Mar 3, 2020

Effective strategies for classification in CT scans

Last October I took part in the RSNA Intracranial Haemorrhage Detection Kaggle challenge. I ended up in the top 10%, which considering my full-time job and travelling, was a placement I am quite happy with.

The goal of this post is to share some ideas and strategies to work with classification in CT scans.

The task

The task in this competition was to tackle a multiclass classification problem, to classify 5 different types of brain haemorrhage (a sixth class was "not present") from computerized tomography (CT) scans of patient's heads. Each type of haemorrhage tends to appear in different location of the head with different features. A summary with examples is reported below.

CT scans usually are slices on the axial plane taken at different heights. This means that you can combine consecutive scans to obtain 3D information. In general, scans are provided in the DICOM format, which is an international standard for digital medical images. DICOM files represent pixel intensities in normal units (they can range for example between -32768 and 32767 or less according to the number of bits used).

Scans

First, you can convert the scans from pixel intensities to Hounsfield Units (HU). Hounsfield Units describe a linear scale of radio intensity. Basically, values range between -1000 (radio intensity of air) and 1000 (roughly radio intensity of metal). Harder materials (such as bone or metal) will have a higher radio intensity. Lighter materials, like flesh, soft tissue or water, will have a lower radio intensity.

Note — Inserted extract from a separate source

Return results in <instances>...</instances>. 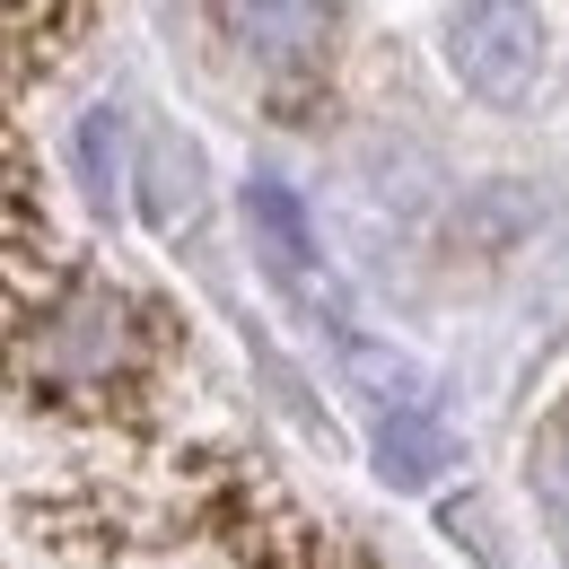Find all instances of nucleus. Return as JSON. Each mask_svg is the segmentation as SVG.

To convert from the DICOM to HU you usually have to look for "slope" and "intercept" in the file metadata. The two values, which are usually provided by the manufacturer allow you to get the HU:

\[ \text{scan}_{HU} = \text{scan} * \text{slope} + \text{intercept} \]

Now if you try and visualize the images in HU you will probably see something like this

So what's the problem?

The problem is that in a normal grayscale image you can represent 256 different shades, this means that being the HU roughly 2000 values, you have 8 values per shade of grey. As a human, you cannot visually detect changes in shades that are less than 120 HU (in greyscale). That's why you don't see the nice head scans that we were expecting, but instead, you just see a grey blob.

So what do doctors do?

During scan assessment by a human doctor, what is actually done is that each scan is "focused" on a particular range of the Hounsfield Scale, giving information about a certain type of tissue. Doctors usually focus on 2-3 different windows at the same time (according to the assessment they are performing).

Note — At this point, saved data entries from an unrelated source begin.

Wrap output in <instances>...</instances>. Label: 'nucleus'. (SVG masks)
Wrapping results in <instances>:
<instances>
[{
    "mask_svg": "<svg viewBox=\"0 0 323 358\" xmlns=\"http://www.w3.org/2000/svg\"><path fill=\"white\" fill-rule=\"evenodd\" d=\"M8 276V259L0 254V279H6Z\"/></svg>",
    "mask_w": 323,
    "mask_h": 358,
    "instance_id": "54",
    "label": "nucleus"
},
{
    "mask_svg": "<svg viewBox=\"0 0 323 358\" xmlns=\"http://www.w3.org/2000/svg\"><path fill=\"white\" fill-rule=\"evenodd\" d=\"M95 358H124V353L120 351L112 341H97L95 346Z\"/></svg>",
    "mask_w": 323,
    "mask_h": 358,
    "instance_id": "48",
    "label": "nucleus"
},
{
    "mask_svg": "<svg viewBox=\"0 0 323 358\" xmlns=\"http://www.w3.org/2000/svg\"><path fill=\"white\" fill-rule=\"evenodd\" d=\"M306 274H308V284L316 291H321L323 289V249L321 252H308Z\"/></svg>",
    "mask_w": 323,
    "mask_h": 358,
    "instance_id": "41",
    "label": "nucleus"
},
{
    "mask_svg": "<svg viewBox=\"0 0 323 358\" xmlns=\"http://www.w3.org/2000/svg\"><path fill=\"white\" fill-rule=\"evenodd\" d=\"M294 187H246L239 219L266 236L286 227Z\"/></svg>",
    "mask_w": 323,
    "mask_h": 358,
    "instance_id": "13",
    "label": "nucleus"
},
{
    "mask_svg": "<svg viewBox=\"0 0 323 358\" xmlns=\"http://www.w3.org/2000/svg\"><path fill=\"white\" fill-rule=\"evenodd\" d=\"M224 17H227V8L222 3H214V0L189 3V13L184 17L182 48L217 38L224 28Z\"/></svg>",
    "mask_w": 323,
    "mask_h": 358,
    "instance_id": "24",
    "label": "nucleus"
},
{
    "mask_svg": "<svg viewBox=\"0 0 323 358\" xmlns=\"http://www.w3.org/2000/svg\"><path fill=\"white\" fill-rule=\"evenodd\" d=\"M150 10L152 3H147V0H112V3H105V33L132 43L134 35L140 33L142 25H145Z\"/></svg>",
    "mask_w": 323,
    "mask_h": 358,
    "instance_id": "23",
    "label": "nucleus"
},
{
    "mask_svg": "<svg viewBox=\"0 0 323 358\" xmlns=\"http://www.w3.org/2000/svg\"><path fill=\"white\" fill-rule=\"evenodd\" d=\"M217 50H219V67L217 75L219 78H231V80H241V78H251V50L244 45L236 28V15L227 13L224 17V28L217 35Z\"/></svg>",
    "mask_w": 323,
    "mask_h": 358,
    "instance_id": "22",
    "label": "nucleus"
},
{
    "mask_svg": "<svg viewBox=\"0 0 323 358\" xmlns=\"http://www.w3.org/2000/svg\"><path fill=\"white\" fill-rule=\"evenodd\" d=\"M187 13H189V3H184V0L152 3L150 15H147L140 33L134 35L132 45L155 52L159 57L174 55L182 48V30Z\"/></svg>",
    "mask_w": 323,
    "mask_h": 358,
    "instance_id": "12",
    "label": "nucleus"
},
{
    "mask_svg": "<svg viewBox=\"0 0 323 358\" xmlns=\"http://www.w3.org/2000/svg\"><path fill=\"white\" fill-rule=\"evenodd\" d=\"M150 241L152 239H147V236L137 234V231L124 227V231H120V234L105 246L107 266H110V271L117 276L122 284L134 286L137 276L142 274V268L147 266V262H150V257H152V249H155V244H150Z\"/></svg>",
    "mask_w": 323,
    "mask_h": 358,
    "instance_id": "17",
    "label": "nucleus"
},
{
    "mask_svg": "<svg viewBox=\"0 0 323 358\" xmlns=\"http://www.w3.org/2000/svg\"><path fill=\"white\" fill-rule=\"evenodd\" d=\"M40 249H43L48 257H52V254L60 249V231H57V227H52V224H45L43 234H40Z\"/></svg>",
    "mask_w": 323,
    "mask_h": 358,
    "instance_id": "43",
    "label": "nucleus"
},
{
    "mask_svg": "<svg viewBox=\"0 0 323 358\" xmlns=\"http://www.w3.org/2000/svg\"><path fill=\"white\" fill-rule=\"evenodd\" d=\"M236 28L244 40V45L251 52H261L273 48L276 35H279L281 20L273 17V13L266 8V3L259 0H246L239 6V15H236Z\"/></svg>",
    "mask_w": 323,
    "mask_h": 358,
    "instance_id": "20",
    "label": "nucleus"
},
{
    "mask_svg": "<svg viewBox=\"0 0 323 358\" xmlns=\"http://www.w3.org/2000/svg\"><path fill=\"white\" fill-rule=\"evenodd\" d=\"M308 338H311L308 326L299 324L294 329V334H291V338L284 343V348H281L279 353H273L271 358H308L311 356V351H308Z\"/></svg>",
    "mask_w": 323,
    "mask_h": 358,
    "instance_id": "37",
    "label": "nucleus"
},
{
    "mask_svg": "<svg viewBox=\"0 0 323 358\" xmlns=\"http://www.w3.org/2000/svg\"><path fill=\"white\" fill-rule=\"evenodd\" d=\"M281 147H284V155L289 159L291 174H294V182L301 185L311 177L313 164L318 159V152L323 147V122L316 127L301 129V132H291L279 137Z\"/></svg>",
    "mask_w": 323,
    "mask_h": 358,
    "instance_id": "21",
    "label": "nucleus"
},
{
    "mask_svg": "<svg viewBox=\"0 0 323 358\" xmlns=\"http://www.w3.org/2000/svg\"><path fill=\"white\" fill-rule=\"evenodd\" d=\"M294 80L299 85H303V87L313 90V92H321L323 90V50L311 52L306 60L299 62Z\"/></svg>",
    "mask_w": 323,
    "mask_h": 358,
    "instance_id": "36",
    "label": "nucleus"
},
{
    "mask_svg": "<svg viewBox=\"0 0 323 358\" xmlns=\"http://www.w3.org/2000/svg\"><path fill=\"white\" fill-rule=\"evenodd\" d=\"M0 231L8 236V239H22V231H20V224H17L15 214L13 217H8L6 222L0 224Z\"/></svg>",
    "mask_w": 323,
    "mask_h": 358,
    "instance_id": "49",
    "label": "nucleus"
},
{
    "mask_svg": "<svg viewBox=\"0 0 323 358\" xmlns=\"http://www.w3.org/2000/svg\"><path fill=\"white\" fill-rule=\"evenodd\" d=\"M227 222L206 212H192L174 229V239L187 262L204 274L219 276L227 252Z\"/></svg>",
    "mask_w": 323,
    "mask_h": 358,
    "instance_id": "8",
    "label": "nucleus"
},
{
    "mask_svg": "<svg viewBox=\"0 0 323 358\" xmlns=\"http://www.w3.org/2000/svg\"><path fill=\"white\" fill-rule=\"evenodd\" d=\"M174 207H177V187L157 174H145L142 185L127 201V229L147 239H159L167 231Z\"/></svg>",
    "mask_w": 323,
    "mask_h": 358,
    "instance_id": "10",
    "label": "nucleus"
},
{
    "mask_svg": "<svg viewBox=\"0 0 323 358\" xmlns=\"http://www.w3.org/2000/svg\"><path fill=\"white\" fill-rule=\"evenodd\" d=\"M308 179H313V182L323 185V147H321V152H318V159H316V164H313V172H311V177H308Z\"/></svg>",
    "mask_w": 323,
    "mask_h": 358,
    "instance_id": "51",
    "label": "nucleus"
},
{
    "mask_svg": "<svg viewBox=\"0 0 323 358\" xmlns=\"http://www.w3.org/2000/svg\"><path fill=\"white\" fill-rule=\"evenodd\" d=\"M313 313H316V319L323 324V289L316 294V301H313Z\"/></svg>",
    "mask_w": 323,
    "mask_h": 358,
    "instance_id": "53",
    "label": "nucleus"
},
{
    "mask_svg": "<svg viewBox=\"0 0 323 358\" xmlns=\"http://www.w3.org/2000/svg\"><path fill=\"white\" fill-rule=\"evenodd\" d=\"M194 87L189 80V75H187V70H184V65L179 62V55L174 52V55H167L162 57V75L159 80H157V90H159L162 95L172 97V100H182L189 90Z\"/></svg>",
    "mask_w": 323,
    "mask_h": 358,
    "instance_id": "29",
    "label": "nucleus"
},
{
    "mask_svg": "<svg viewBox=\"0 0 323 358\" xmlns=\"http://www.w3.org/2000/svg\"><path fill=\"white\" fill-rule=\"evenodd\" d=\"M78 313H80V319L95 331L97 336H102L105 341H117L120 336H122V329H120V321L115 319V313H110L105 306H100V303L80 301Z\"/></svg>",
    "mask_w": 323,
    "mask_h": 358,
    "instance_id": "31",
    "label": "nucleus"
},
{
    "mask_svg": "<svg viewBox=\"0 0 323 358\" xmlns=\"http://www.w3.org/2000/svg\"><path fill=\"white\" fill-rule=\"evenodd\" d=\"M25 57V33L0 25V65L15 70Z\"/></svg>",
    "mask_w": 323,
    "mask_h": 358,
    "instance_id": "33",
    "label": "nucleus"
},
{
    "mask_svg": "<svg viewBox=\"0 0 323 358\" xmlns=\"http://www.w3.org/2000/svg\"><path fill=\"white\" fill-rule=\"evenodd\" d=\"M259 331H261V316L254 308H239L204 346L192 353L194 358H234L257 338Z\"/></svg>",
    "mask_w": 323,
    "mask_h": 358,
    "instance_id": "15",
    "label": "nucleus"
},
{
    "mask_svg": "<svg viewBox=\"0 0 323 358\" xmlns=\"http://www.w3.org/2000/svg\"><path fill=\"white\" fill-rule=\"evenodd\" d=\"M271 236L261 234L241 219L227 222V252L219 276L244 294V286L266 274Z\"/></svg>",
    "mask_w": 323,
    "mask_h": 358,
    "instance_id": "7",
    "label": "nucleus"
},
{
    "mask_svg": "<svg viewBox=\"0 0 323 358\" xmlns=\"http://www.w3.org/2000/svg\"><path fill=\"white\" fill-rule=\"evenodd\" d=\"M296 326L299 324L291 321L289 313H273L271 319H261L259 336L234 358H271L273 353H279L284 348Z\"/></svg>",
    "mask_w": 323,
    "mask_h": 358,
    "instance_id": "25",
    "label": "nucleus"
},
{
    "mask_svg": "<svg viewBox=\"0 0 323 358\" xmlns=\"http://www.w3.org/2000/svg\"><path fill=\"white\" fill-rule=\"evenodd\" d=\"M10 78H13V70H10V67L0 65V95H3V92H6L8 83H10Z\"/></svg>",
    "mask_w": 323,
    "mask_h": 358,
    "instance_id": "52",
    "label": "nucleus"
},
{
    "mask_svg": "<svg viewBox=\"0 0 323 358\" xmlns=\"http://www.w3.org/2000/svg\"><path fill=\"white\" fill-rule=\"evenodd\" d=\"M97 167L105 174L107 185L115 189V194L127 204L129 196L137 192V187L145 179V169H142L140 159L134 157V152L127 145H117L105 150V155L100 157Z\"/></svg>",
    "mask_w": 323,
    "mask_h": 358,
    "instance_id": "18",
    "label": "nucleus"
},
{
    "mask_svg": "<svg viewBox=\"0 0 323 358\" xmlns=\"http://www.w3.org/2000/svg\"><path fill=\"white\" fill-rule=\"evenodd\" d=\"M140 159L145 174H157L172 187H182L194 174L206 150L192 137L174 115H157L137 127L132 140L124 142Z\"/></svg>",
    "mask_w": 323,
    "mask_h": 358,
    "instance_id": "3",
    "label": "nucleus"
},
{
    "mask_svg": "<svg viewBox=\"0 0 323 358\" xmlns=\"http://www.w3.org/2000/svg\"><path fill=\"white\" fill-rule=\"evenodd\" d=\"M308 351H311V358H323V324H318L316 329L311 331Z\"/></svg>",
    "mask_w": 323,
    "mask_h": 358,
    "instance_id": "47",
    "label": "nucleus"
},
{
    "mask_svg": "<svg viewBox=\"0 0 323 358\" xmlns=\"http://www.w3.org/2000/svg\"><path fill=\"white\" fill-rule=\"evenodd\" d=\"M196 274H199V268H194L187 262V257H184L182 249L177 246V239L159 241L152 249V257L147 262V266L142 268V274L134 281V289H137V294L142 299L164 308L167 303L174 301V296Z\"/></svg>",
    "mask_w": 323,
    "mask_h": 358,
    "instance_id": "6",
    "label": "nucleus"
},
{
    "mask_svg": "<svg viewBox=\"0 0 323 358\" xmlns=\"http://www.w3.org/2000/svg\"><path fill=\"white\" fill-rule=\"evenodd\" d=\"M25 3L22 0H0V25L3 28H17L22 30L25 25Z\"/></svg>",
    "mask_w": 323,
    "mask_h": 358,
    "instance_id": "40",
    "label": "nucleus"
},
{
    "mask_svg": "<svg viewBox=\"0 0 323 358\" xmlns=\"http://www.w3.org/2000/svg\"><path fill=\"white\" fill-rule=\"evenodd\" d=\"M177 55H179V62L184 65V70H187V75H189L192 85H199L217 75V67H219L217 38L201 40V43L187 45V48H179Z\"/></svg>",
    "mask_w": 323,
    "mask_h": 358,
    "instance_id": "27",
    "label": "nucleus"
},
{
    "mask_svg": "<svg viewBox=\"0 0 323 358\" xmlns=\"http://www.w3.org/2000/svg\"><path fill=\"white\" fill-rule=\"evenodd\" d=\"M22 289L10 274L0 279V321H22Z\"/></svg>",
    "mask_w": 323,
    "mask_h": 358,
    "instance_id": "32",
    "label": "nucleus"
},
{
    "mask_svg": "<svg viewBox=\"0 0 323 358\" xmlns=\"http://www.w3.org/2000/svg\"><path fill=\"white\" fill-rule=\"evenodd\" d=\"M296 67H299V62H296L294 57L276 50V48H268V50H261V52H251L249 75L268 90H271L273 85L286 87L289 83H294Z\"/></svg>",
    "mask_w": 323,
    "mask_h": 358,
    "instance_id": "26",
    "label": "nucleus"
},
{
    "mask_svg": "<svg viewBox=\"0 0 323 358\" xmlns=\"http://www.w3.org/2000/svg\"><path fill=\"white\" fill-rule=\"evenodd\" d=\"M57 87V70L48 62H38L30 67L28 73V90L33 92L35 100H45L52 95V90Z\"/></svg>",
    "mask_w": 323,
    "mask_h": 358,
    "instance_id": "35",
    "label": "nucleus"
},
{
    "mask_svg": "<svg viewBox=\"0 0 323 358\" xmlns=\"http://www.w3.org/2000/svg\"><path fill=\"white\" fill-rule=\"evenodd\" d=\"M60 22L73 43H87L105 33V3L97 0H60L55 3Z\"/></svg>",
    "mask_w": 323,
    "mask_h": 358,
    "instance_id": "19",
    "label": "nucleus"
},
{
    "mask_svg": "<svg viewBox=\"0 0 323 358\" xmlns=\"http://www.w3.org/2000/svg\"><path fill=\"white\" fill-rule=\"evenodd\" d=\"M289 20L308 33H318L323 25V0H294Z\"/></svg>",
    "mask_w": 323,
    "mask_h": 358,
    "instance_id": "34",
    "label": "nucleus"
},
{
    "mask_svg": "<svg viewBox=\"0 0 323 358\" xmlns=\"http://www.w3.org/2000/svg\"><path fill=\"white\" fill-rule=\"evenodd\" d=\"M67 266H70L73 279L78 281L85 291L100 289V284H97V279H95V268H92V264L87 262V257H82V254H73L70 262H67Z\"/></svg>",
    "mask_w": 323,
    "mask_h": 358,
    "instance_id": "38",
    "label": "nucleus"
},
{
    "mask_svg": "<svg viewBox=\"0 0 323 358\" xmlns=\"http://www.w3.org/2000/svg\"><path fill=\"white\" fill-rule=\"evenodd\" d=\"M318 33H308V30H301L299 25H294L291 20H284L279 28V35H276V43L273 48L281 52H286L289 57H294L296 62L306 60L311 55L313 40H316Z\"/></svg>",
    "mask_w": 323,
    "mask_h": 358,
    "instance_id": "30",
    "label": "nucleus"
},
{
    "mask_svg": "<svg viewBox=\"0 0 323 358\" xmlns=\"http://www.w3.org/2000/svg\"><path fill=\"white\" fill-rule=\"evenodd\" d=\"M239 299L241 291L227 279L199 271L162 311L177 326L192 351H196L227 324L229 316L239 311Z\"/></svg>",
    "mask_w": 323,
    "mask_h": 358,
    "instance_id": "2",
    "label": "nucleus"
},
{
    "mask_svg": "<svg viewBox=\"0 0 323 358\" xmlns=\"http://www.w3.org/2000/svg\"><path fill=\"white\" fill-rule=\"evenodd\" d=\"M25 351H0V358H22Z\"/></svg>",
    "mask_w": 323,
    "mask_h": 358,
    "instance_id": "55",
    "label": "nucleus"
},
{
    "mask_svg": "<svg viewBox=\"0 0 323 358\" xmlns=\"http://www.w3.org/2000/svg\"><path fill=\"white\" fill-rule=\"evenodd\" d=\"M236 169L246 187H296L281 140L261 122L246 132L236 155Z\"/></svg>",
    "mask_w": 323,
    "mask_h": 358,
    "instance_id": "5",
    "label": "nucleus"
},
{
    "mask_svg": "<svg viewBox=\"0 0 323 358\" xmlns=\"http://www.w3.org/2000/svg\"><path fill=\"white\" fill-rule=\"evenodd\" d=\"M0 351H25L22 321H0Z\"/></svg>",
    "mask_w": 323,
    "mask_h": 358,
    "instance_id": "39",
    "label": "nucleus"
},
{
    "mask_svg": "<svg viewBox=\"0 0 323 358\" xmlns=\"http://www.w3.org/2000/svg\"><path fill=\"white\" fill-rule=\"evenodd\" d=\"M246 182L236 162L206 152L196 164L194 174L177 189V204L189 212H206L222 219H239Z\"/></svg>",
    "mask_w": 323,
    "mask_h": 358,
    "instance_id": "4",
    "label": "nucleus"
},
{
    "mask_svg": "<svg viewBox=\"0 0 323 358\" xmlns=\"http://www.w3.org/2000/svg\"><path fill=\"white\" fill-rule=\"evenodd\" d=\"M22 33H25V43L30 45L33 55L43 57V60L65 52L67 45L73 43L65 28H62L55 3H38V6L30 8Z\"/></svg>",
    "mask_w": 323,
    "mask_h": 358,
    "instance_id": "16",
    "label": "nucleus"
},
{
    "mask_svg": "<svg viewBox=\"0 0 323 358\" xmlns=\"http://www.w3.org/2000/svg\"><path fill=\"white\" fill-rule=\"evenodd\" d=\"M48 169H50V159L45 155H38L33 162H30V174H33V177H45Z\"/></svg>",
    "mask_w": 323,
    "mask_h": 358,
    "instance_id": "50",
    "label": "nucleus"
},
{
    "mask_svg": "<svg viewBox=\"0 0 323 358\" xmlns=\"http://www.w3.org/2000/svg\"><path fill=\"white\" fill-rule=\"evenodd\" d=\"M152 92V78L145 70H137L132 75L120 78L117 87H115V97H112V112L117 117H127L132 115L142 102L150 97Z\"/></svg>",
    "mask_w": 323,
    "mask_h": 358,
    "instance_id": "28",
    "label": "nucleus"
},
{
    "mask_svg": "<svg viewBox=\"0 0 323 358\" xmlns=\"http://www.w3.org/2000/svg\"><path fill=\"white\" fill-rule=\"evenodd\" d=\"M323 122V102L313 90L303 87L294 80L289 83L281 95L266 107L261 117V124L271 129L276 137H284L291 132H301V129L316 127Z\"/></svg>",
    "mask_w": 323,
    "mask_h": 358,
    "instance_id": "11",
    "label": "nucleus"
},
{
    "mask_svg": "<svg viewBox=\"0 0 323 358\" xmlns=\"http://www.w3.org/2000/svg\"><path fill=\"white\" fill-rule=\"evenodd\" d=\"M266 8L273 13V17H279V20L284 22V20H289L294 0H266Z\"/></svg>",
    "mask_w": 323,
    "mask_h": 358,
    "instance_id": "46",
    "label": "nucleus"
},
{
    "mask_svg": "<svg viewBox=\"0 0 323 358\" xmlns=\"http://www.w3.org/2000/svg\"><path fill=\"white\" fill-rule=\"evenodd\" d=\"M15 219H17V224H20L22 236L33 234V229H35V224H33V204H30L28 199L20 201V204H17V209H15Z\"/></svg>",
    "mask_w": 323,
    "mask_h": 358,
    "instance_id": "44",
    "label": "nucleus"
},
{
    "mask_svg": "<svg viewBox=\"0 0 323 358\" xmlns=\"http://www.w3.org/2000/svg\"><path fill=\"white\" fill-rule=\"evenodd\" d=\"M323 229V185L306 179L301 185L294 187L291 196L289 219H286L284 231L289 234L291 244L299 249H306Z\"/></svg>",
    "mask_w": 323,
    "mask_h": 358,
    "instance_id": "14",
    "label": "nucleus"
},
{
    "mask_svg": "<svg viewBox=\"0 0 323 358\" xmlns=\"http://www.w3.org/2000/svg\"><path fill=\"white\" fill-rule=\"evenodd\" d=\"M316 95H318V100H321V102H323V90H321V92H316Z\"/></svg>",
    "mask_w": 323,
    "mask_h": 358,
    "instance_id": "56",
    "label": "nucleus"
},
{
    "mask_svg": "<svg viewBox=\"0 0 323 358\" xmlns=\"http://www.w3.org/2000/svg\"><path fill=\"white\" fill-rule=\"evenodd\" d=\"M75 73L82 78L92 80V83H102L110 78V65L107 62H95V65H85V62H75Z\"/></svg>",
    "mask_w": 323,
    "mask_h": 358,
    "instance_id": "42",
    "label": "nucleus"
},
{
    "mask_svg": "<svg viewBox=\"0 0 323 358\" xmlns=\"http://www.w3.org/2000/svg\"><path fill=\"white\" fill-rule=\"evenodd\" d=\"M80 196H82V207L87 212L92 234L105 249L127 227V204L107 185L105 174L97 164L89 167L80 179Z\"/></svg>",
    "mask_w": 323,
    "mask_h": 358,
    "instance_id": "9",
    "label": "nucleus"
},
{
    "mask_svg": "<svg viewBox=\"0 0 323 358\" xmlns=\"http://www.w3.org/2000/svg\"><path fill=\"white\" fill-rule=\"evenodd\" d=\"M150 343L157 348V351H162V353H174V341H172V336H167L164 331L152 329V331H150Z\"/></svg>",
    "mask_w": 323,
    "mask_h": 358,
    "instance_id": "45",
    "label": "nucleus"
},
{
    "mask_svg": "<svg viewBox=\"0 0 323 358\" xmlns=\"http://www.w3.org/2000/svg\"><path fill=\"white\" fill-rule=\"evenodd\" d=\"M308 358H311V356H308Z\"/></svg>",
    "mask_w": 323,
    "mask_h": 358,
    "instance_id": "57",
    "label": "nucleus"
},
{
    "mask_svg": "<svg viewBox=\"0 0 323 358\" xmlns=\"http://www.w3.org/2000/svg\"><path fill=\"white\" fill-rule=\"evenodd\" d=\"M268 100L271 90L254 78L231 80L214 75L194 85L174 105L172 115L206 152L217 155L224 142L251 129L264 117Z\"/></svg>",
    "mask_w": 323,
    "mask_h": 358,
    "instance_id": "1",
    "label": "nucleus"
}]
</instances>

In the case of brain haemorrhages, there are 5 important windows, each one focusing on a type of tissue:

Brain Matter window: W:80 L:40
Blood/subdural window: W:130-300 L:50-100
Soft tissue window: W:350–400 L:20–60
Bone window: W:2800 L:600
Grey-white differentiation window: W:8 L:32 or W:40 L:40

The windows are expressed with two numbers W the width of the window and L the center. Each window focuses on the range:

\[ L - W / 2 < \text{HU} < L + W / 2 \]

Mimic doctors with ML

A viable approach is to choose 3 different windows and use them as the channels of a 3-channel image. In this way our network will try and learn, as a human doctor does, to classify haemorrhage using multiple windows of the same scan.

This approach works and was successfully used during the competition by lots of participants (including me). The approach is also backed up by several research papers.

Some examples of the images one obtains are shown in the pictures.

The images have been min-max scaled to then be fed to the network.

Pros

Quite a simple approach.
We are feeding the network the same information a human expert would use (we know it's meaningful).

Cons

We are dropping information that the network might be able to use.

Introduce a volume component

Another approach, that was quite successful in the competition was to introduce a volume component instead or together with using multiple windows.

As shown in the figure, scans are consecutive snapshots on the axial plane of the head.

Three consecutive scans can be used as the three channels of an RGB image (using still some windowing on the Hounsfield Scale).

An example of the input images (min-max scaled) is shown in the figure.

Pros

Quite a simple approach.
We are now giving information to the network about volume, although limited.

Cons

We are dropping information that the network might be able to use (for the windowing).

No windowing

An interesting approach developed during the competition was to drop windows altogether and give the network the full range of HU values. The nuance to tackle with this approach is that the distribution of the pixels over the full range is usually strongly bimodal, with values that are not evenly distributed in the whole range. The distribution can change a lot with the type of tissue that is mainly present in each scan.

A solution to this problem is to find (or craft) a nonlinear normalization function to "normalize" our data over the full range, or almost the full range.

An example can be found in the write-up of the 8th place solution to the competition.

Conclusions: We had a look at some possible approaches that work when dealing with classification in CT scans. We started explaining how scans work, how we can convert them to Hounsfield Units and which strategies we can use to feed the data to a neural network.